Activision Blizzard’s proposed $69 billion acquisition by Microsoft has been resubmitted after running into regulatory issues in the US, EU, and UK. Although Microsoft and Activision have agreed to a new, restructured arrangement, the U.K.’s Competition and Markets Authority (CMA) has acknowledged that the original contract has been rejected. The CMA will now investigate this new agreement, with a decision date of October 18 set.
Activision’s current PC and console titles as well as any new games it releases over the next 15 years won’t be subject to the updated agreement’s prohibition on Microsoft acquiring cloud rights. Before Microsoft buys Activision, these rights will be transferred to French game producer Ubisoft Entertainment. In early European trading, this action has increased Ubisoft’s share price by more than 4%.
The deal has drawn special criticism from the CMA, which is worried that it would hinder competition in the newly developing cloud gaming market. Users can stream games via cloud gaming’s subscription services, potentially doing away with the necessity for pricey consoles.
Regulators had previously suggested that Microsoft might restrict important Activision titles to Xbox and other Microsoft platforms, which would be anti-competitive. While the European Union authorized the transaction in May with a few modifications, the CMA had rejected the same changes out of concern that Microsoft might control market conditions for the ensuing ten years.
The Federal Trade Commission had been fighting the takeover in the US, but in July a court dismissed their case, allowing the transaction to move forward.

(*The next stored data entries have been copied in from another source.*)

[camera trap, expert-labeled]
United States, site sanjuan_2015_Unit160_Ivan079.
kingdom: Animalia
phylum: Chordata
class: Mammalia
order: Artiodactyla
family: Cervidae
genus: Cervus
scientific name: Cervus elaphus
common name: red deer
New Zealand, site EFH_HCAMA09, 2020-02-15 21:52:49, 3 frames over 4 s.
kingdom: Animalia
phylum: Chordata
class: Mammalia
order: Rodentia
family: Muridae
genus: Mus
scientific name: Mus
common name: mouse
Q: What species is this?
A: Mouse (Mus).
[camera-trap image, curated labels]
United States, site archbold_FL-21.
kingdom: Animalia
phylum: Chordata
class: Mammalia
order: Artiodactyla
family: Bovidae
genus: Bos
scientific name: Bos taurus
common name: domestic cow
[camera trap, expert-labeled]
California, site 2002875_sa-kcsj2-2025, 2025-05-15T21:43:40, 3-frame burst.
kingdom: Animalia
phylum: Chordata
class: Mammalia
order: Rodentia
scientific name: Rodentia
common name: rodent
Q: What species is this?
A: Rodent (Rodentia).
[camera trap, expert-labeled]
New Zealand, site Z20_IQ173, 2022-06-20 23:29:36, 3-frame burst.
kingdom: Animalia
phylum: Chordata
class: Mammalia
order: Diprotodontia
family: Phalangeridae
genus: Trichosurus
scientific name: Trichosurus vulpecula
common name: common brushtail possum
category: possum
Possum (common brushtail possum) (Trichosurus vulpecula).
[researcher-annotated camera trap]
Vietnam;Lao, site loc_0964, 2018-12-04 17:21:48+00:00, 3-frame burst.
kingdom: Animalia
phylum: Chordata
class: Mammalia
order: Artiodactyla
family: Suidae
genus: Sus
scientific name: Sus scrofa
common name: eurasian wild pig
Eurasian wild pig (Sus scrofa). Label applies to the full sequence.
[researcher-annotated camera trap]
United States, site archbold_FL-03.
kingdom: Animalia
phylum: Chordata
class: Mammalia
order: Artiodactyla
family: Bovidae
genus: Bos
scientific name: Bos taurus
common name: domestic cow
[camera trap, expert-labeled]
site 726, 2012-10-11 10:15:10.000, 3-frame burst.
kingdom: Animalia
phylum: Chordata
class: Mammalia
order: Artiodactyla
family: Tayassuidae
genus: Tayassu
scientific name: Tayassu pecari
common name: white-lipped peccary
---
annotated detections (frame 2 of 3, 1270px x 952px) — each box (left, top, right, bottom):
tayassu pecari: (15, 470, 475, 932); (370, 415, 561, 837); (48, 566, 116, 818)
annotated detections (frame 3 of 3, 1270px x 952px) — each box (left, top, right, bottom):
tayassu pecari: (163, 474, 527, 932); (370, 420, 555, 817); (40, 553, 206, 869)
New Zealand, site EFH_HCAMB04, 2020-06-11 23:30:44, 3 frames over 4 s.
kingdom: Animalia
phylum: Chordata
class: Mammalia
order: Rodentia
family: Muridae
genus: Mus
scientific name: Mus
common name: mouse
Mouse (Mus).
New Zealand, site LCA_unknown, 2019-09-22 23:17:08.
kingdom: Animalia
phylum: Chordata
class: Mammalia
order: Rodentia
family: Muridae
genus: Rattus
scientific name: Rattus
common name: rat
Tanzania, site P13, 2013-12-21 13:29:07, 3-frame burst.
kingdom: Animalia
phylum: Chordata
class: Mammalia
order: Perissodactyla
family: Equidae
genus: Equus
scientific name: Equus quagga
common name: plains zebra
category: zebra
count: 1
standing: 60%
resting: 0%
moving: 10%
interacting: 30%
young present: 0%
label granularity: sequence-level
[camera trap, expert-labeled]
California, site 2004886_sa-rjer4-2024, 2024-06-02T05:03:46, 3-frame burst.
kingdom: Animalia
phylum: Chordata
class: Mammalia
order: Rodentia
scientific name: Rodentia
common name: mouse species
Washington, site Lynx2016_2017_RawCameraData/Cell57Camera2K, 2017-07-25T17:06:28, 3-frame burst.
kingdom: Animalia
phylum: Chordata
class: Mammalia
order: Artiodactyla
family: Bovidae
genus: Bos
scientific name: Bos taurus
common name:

Microsoft’s restructured agreement involves giving Ubisoft the authority to license Activision’s content to any cloud gaming provider by selling Microsoft’s cloud streaming rights outside the European Economic Area (EEA). Activision Blizzard’s games can be made available by Ubisoft using a variety of economic structures, including as subscription services. Microsoft will receive a one-time payment and a wholesale pricing mechanism in exchange for this divestiture.
The CMA’s CEO, Sarah Cardell, emphasized that this new suggestion does not represent acceptance of the accord. She made it clear that the CMA will evaluate the specifics of the revised agreement and its effects on competition in an unbiased manner.
The agreement will provide players more possibilities to access and experience well-known gaming brands, said Chris Early, Senior Vice President of Strategic Partnerships and Business Development at Ubisoft.